Please retype all of the data below, word for word.

Collected data entries
..........

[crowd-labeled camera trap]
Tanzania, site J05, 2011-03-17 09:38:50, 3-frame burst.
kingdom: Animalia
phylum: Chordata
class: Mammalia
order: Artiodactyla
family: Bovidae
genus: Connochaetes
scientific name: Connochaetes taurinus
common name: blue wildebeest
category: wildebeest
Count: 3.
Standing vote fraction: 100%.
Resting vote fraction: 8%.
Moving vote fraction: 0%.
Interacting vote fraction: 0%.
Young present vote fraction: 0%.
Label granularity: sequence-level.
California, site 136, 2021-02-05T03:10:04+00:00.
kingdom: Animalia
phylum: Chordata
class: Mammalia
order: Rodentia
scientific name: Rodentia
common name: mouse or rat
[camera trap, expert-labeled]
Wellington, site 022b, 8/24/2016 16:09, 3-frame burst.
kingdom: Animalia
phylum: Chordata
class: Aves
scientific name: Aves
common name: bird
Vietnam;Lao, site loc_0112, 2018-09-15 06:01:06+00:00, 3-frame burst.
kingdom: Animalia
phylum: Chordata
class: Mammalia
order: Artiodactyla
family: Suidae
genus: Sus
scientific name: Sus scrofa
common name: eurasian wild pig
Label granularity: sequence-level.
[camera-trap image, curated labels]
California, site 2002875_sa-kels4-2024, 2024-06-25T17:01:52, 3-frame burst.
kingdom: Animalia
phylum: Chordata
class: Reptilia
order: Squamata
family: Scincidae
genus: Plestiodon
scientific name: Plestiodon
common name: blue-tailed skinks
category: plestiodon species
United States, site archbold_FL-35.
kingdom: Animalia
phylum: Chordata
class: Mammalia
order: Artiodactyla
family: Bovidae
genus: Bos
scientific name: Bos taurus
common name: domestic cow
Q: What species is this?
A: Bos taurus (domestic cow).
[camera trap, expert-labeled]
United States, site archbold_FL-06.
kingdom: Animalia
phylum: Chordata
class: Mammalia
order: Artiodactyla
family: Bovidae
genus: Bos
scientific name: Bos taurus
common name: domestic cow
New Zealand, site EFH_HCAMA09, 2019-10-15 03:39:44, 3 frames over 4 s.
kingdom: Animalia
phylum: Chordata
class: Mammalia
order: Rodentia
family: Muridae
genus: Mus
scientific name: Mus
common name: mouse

..........

RESULT OF THIS EXERCISE
[crowd-labeled camera trap]
Tanzania, site J05, 2011-03-17 09:38:50, 3-frame burst.
kingdom: Animalia
phylum: Chordata
class: Mammalia
order: Artiodactyla
family: Bovidae
genus: Connochaetes
scientific name: Connochaetes taurinus
common name: blue wildebeest
category: wildebeest
Count: 3.
Standing vote fraction: 100%.
Resting vote fraction: 8%.
Moving vote fraction: 0%.
Interacting vote fraction: 0%.
Young present vote fraction: 0%.
Label granularity: sequence-level.
California, site 136, 2021-02-05T03:10:04+00:00.
kingdom: Animalia
phylum: Chordata
class: Mammalia
order: Rodentia
scientific name: Rodentia
common name: mouse or rat
[camera trap, expert-labeled]
Wellington, site 022b, 8/24/2016 16:09, 3-frame burst.
kingdom: Animalia
phylum: Chordata
class: Aves
scientific name: Aves
common name: bird
Vietnam;Lao, site loc_0112, 2018-09-15 06:01:06+00:00, 3-frame burst.
kingdom: Animalia
phylum: Chordata
class: Mammalia
order: Artiodactyla
family: Suidae
genus: Sus
scientific name: Sus scrofa
common name: eurasian wild pig
Label granularity: sequence-level.
[camera-trap image, curated labels]
California, site 2002875_sa-kels4-2024, 2024-06-25T17:01:52, 3-frame burst.
kingdom: Animalia
phylum: Chordata
class: Reptilia
order: Squamata
family: Scincidae
genus: Plestiodon
scientific name: Plestiodon
common name: blue-tailed skinks
category: plestiodon species
United States, site archbold_FL-35.
kingdom: Animalia
phylum: Chordata
class: Mammalia
order: Artiodactyla
family: Bovidae
genus: Bos
scientific name: Bos taurus
common name: domestic cow
Q: What species is this?
A: Bos taurus (domestic cow).
[camera trap, expert-labeled]
United States, site archbold_FL-06.
kingdom: Animalia
phylum: Chordata
class: Mammalia
order: Artiodactyla
family: Bovidae
genus: Bos
scientific name: Bos taurus
common name: domestic cow
New Zealand, site EFH_HCAMA09, 2019-10-15 03:39:44, 3 frames over 4 s.
kingdom: Animalia
phylum: Chordata
class: Mammalia
order: Rodentia
family: Muridae
genus: Mus
scientific name: Mus
common name: mouse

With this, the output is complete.